Image-caption web data =>
═══
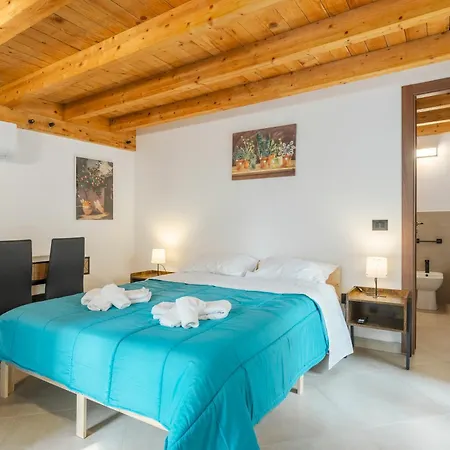 La Carbonaia In Agrigento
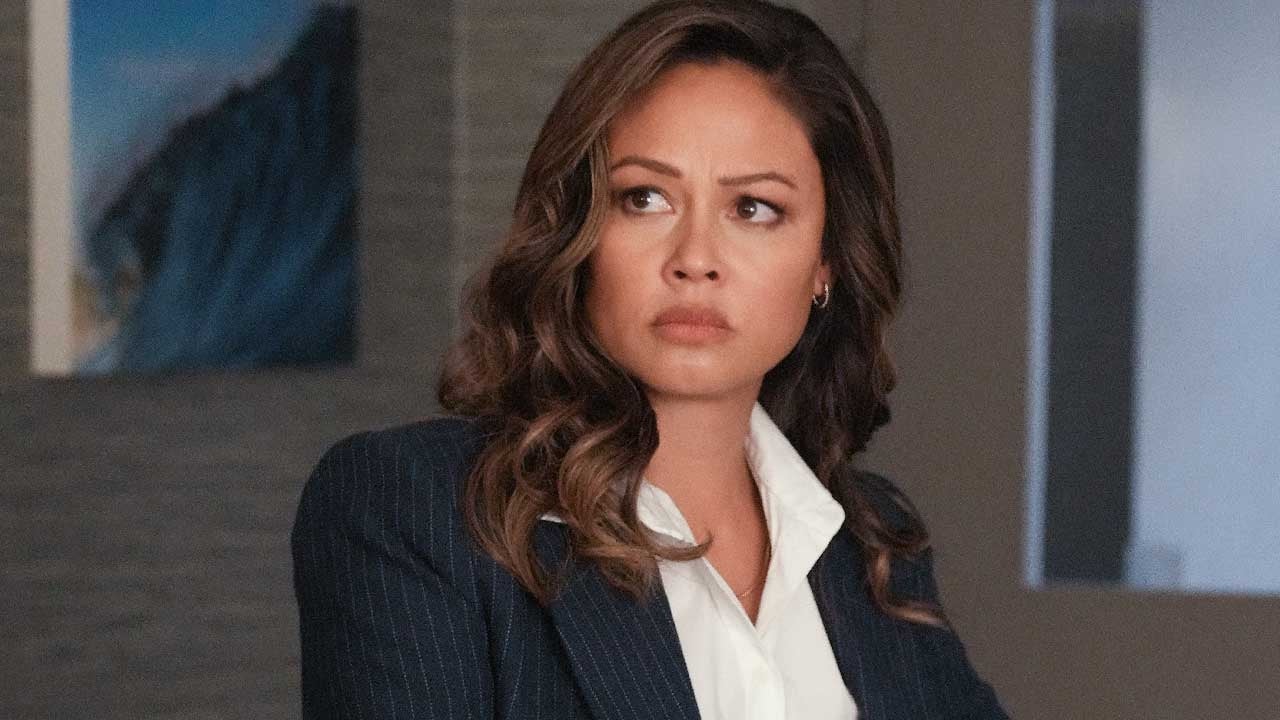 Vanessa Lachey Reflects On 'NCIS: Hawai'i' Cancellation, Wishes She ...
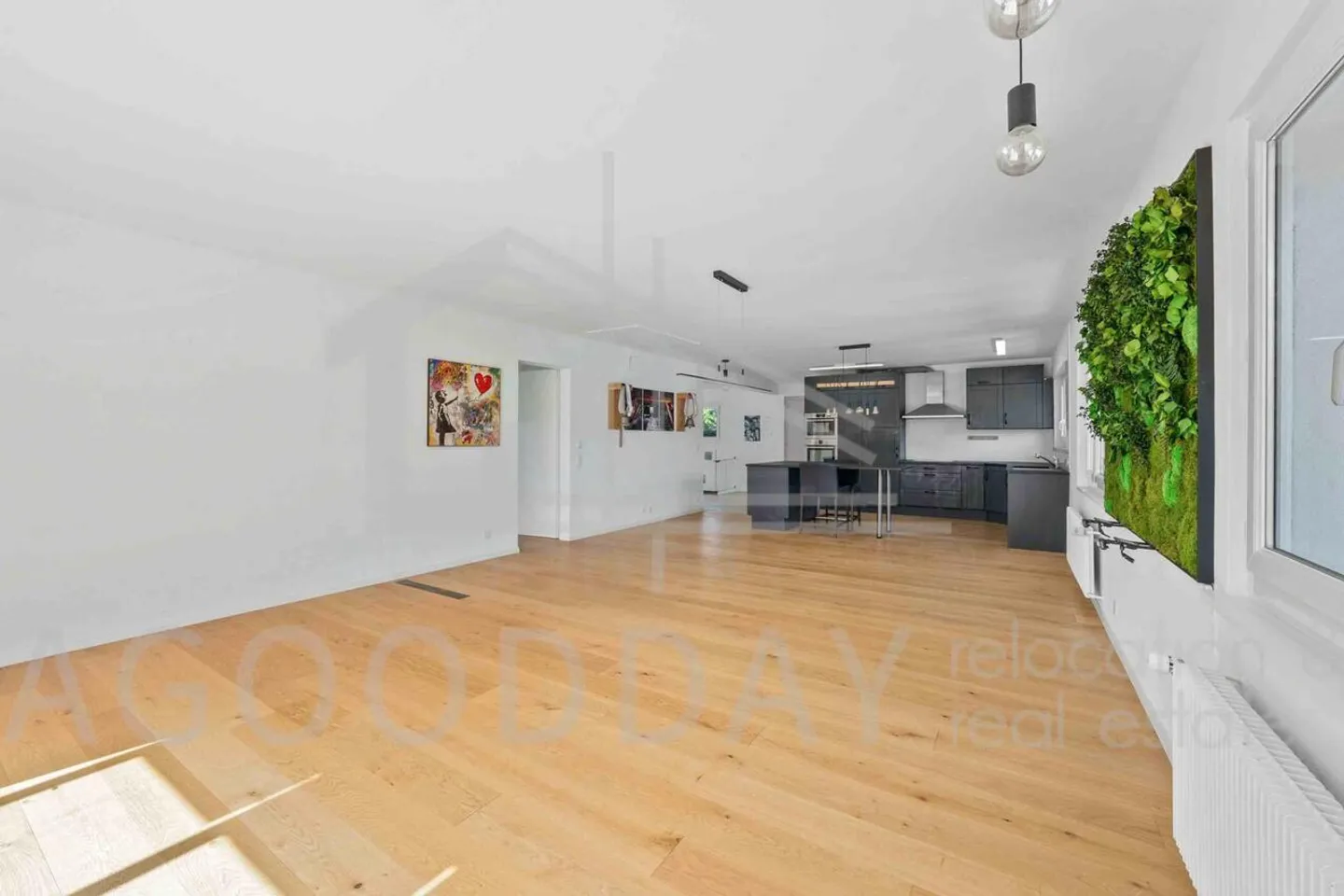 Belle maison de 7 pièces avec jardin à Founex - Photo 3 sur 12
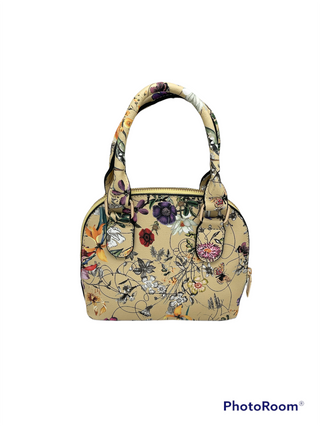 Floral Small Handbag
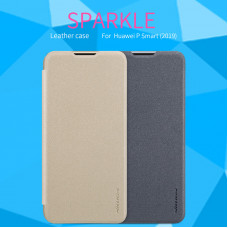 NILLKIN Sparkle series for Huawei P Smart (2019)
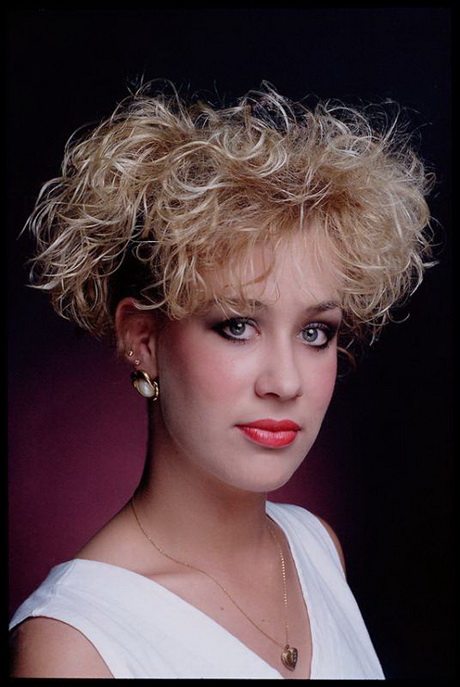 Hairstyles 1990s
═══
What the task requires =>
Restate the entries word for word, though any image they contain should not appear.

Result =>
 La Carbonaia In Agrigento
 Vanessa Lachey Reflects On 'NCIS: Hawai'i' Cancellation, Wishes She ...
 Belle maison de 7 pièces avec jardin à Founex - Photo 3 sur 12
 Floral Small Handbag
 NILLKIN Sparkle series for Huawei P Smart (2019)
 Hairstyles 1990s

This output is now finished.